__Text block__
- Bhangonkhali Location in West Bengal Bhangonkhali Location in India
- Coordinates: 22°16′52″N 88°41′04″E﻿ / ﻿22.2811°N 88.6844°E
- Country: India
- State: West Bengal
- District: South 24 Parganas
- CD block: Basanti

Area
- • Total: 9.10 km^{2} (3.51 sq mi)
- Elevation: 6 m (20 ft)

Population (2011)
- • Total: 15,127
- • Density: 1,660/km^{2} (4,310/sq mi)

Languages
- • Official: Bengali
- • Additional official: English
- Time zone: UTC+5:30 (IST)
- PIN: 743329
- Telephone code: +91 3218
- Vehicle registration: WB-19 to WB-22, WB-95 to WB-99
- Lok Sabha constituency: Jaynagar (SC)
- Vidhan Sabha constituency: Basanti (SC)
- Website: www.s24pgs.gov.in

= Bhangonkhali =

Bhangonkhali is a village within the jurisdiction of the Basanti police station in the Basanti CD block in the Canning subdivision of the South 24 Parganas district in the Indian state of West Bengal.

__Work to complete__
1. Summarize the Bhangonkhali text in two sentences.
2. Repeat the part of the Bhangonkhali text that opens with the words containing "- PIN: 743329" and closes with "of West Bengal.", switching "village" to "settlement".
The records after this point are separate material, not part of the Bhangonkhali text.

Items from a data source
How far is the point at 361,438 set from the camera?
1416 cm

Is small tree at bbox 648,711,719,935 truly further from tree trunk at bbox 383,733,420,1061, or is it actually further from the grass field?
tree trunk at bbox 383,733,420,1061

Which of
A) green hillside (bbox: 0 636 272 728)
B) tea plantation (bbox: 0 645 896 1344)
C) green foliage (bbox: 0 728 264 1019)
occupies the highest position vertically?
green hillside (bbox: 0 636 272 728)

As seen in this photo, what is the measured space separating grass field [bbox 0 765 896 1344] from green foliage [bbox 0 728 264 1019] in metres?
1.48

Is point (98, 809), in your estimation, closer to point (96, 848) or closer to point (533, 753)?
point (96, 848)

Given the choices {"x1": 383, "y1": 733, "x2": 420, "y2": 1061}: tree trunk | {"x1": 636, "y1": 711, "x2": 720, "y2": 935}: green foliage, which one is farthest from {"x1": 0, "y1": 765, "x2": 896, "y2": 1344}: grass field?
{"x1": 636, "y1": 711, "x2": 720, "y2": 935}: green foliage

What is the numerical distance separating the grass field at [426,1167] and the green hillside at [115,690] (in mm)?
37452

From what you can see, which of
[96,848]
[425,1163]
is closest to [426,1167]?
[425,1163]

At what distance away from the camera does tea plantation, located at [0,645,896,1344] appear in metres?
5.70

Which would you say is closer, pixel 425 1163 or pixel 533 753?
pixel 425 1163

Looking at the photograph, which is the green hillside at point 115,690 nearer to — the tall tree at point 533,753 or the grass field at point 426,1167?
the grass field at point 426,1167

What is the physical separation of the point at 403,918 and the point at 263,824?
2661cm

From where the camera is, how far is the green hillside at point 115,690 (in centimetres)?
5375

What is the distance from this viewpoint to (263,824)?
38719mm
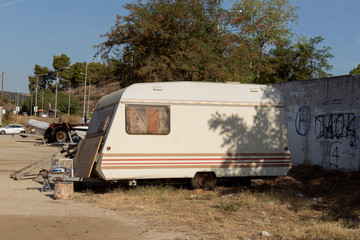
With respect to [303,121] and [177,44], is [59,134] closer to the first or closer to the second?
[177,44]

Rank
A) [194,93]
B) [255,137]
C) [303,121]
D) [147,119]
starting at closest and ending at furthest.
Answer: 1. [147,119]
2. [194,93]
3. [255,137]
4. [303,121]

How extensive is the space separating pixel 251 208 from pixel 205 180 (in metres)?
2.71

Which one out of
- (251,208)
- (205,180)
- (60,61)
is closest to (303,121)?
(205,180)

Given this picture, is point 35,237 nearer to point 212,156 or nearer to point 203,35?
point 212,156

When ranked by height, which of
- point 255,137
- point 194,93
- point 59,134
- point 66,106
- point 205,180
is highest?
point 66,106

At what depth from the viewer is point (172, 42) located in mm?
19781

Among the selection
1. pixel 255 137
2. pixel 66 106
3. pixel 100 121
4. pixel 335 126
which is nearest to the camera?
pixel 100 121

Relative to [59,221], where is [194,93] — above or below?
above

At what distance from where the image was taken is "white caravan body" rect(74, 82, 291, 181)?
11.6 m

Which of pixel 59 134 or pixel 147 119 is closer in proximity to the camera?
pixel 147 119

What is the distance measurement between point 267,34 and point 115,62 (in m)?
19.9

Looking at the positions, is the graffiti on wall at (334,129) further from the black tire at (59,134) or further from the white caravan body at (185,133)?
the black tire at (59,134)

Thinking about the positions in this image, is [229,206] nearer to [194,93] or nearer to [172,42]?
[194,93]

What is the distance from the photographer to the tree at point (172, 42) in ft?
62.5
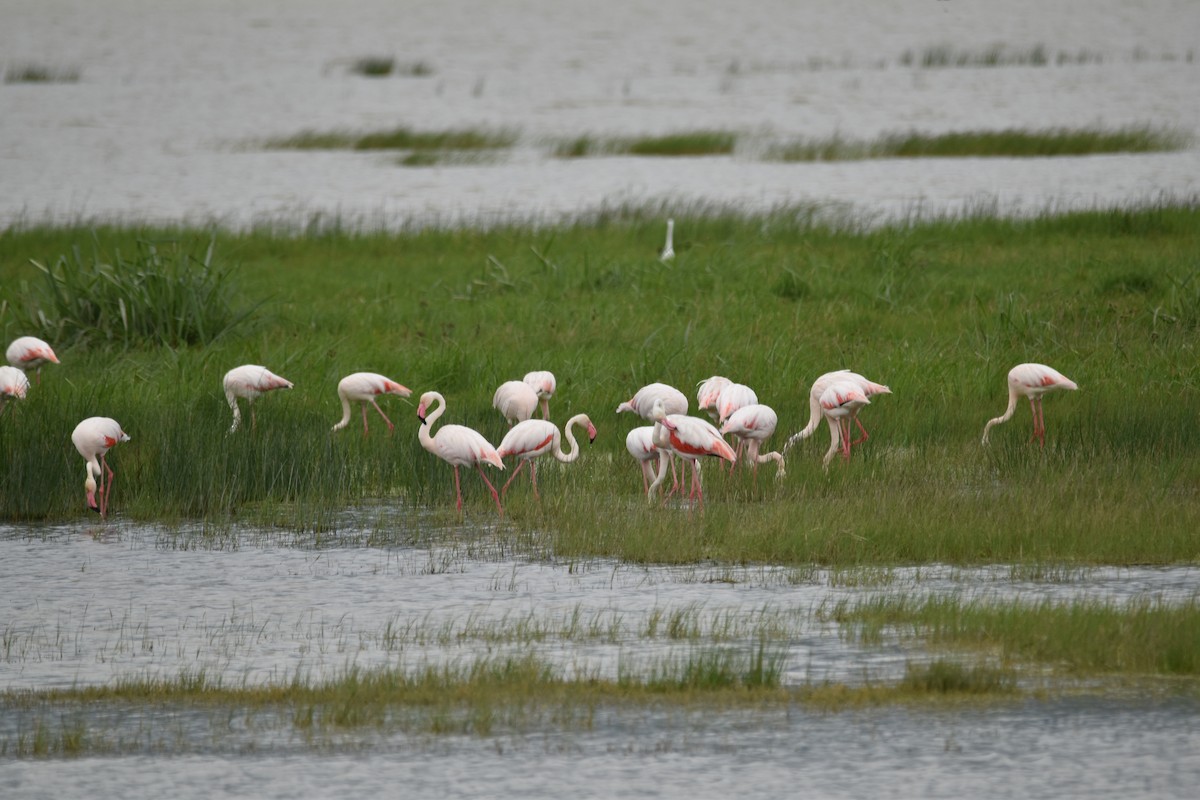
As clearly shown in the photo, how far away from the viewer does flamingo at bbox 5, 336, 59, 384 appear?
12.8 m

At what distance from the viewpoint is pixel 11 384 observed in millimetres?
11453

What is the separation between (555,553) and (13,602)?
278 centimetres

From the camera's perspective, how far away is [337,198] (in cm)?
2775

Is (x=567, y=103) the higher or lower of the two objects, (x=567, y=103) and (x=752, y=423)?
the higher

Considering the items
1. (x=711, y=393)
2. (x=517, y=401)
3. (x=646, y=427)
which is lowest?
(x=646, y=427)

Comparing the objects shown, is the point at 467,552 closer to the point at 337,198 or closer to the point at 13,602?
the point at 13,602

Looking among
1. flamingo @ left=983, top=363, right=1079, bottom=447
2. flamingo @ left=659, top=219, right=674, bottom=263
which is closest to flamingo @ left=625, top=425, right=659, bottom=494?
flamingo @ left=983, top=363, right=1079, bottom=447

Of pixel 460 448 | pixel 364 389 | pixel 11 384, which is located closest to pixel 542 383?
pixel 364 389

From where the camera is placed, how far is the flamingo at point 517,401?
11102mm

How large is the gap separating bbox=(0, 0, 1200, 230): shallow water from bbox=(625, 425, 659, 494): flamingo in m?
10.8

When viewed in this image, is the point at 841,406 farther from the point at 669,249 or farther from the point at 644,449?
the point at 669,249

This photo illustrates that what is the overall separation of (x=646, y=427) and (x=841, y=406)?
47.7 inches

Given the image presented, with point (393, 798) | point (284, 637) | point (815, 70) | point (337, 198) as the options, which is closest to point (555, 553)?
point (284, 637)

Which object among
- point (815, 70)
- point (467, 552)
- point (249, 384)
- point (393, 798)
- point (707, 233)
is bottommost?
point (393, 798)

__Answers given__
1. Bhangonkhali is a village in the Basanti CD block of South 24 Parganas district in West Bengal, India, covering 9.10 km² with a 2011 population of 15,127. Its official language is Bengali, and English is an additional official language.

2.
- PIN: 743329
- Telephone code: +91 3218
- Vehicle registration: WB-19 to WB-22, WB-95 to WB-99
- Lok Sabha constituency: Jaynagar (SC)
- Vidhan Sabha constituency: Basanti (SC)
- Website: www.s24pgs.gov.in

= Bhangonkhali =

Bhangonkhali is a settlement within the jurisdiction of the Basanti police station in the Basanti CD block in the Canning subdivision of the South 24 Parganas district in the Indian state of West Bengal.